Russian Foreign Minister Sergei Lavrov was due to meet Wednesday with Arab League Secretary-General Nabil El-Arabi and the foreign ministers of Egypt, Iraq, Kuwait and Lebanon.
Syrian Foreign Minister Walid Al-Muallem will travel to Moscow on February 25, in the first such high-level meeting since opposition leader Moaz al-Khatib reached out to Syrian President Bashar Assad’s allies Russia and Iran by holding talks with foreign ministers of both countries in Munich this month.
Assad has been fighting an insurgency that has left almost 70,000 people dead, according to the United Nations. The mainly Sunni Syrian opposition, which had refused to negotiate with Assad’s Alawite-led government, is now considering dialogue with the rebels and indicated last week that it’s ready to meet with al-Khatib, who has called for talks to end the violence.

Russia has “cautious optimism” about the possibility of Syrian peace talks, Deputy Foreign Minister Gennady Gatilov said yesterday.

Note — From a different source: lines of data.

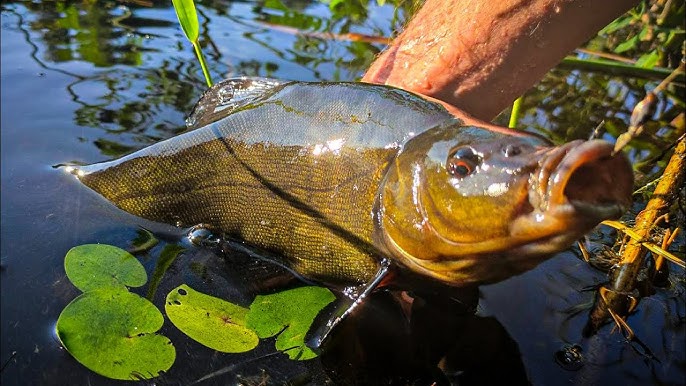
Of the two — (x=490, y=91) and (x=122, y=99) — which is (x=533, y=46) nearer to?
(x=490, y=91)

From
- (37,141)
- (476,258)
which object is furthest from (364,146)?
(37,141)

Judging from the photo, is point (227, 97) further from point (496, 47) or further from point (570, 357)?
point (570, 357)

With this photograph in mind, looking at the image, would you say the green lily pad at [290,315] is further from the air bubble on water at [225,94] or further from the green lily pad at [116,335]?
the air bubble on water at [225,94]

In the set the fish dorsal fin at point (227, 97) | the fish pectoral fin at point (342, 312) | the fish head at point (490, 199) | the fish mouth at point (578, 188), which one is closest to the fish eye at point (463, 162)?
the fish head at point (490, 199)

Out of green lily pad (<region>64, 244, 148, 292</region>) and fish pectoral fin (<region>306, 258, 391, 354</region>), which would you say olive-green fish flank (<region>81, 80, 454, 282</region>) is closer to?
fish pectoral fin (<region>306, 258, 391, 354</region>)

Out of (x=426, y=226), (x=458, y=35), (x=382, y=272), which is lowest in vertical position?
(x=382, y=272)

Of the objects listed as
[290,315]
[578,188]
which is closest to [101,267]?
[290,315]

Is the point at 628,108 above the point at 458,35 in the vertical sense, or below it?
below
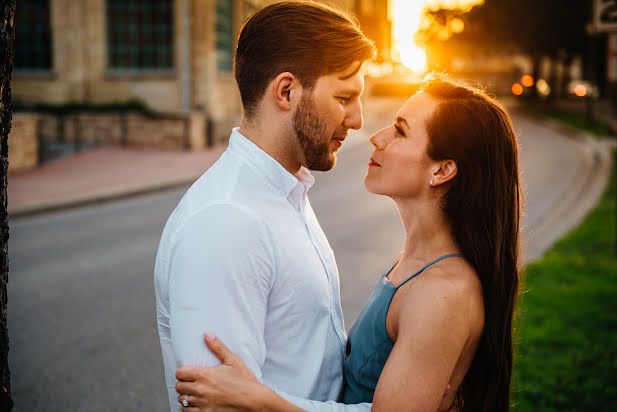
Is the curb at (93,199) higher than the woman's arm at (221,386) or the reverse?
the reverse

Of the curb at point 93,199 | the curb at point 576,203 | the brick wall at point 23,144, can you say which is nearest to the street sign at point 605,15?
the curb at point 576,203

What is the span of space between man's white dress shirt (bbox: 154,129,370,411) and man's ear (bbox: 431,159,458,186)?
447 mm

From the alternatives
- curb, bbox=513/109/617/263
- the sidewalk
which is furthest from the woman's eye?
the sidewalk

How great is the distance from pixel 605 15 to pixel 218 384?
17.8ft

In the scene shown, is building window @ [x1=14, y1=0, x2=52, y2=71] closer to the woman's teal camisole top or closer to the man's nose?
the man's nose

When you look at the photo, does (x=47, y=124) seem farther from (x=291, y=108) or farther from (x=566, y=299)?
(x=291, y=108)

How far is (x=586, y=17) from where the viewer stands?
1460 inches

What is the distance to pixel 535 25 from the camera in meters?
37.6

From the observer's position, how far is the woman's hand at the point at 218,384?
162 cm

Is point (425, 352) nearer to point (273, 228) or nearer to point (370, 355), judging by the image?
point (370, 355)

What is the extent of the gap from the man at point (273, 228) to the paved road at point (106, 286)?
2662mm

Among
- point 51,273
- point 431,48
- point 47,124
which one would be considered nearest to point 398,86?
point 431,48

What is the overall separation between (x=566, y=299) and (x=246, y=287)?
514 cm

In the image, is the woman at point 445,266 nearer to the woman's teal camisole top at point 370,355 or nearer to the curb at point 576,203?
the woman's teal camisole top at point 370,355
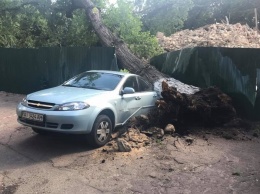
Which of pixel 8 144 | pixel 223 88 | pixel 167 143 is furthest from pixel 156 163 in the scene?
pixel 223 88

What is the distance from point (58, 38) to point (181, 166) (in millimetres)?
11358

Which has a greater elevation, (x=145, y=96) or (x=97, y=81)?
(x=97, y=81)

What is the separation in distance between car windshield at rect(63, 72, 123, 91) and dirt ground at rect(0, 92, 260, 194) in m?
1.19

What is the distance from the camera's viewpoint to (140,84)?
8320 mm

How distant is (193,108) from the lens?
310 inches

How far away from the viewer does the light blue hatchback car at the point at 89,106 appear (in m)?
6.30

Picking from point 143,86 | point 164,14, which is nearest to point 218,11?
point 164,14

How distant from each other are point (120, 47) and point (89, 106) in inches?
249

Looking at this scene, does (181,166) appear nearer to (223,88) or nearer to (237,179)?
(237,179)

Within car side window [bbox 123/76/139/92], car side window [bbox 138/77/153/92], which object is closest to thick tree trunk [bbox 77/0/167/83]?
car side window [bbox 138/77/153/92]

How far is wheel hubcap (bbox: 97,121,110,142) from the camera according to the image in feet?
22.1

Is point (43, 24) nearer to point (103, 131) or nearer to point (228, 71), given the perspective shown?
point (228, 71)

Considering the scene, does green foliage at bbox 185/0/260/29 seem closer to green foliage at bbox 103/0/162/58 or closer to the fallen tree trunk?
green foliage at bbox 103/0/162/58

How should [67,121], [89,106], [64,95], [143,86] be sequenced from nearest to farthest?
[67,121] < [89,106] < [64,95] < [143,86]
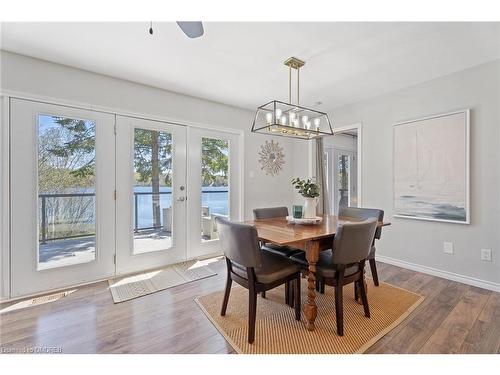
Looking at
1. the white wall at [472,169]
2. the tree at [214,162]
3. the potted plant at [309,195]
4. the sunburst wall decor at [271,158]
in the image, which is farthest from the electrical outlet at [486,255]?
the tree at [214,162]

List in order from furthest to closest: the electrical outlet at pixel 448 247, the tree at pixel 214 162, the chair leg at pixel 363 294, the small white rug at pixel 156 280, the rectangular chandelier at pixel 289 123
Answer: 1. the tree at pixel 214 162
2. the electrical outlet at pixel 448 247
3. the small white rug at pixel 156 280
4. the rectangular chandelier at pixel 289 123
5. the chair leg at pixel 363 294

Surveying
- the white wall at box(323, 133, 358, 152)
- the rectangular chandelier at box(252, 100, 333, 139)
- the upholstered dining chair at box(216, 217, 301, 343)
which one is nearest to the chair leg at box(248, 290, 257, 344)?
the upholstered dining chair at box(216, 217, 301, 343)

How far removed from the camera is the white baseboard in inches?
98.7

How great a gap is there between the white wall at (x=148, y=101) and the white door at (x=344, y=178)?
141 centimetres

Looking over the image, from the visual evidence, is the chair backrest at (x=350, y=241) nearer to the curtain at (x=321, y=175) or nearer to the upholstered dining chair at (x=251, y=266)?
the upholstered dining chair at (x=251, y=266)

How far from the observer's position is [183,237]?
3.42m

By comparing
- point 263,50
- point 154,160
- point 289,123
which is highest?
point 263,50

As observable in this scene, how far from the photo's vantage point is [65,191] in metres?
2.56

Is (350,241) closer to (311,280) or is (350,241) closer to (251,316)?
(311,280)

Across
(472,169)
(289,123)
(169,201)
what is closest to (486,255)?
(472,169)

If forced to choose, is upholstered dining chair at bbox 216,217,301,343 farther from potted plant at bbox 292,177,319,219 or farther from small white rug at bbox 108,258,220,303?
small white rug at bbox 108,258,220,303

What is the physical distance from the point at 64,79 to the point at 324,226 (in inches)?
119

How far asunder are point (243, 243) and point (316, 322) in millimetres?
938

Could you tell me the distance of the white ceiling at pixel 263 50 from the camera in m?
1.96
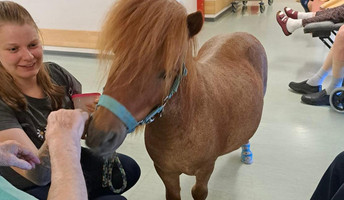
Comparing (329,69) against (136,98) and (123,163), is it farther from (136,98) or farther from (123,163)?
(136,98)

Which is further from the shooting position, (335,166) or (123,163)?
(123,163)

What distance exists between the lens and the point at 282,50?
3.61 m

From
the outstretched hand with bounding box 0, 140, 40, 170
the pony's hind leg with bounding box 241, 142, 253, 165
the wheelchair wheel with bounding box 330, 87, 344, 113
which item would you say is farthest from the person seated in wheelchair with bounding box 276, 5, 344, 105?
the outstretched hand with bounding box 0, 140, 40, 170

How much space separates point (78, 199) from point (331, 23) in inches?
105

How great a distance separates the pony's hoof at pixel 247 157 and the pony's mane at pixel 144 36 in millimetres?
1208

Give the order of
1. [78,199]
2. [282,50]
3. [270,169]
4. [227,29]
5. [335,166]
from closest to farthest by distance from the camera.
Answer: [78,199]
[335,166]
[270,169]
[282,50]
[227,29]

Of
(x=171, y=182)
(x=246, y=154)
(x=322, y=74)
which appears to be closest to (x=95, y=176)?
(x=171, y=182)

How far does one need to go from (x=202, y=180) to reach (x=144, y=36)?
749mm

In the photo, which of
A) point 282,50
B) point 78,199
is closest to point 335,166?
point 78,199

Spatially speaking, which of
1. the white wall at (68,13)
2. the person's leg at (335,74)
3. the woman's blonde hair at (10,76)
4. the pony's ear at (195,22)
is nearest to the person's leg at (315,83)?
the person's leg at (335,74)

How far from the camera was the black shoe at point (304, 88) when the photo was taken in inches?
103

“We hope the opposition and the government will find a way to sit down at the negotiating table,” Gatilov told reporters in Moscow. “A consolidated position of outside powers” is among the conditions needed for that to happen.
Al-Khatib, head of the main bloc of Syrian opposition groups, is due to hold talks in the Russian capital soon to discuss a solution to the Syrian crisis. A precise date for his visit hasn’t yet been fixed, Gatilov said.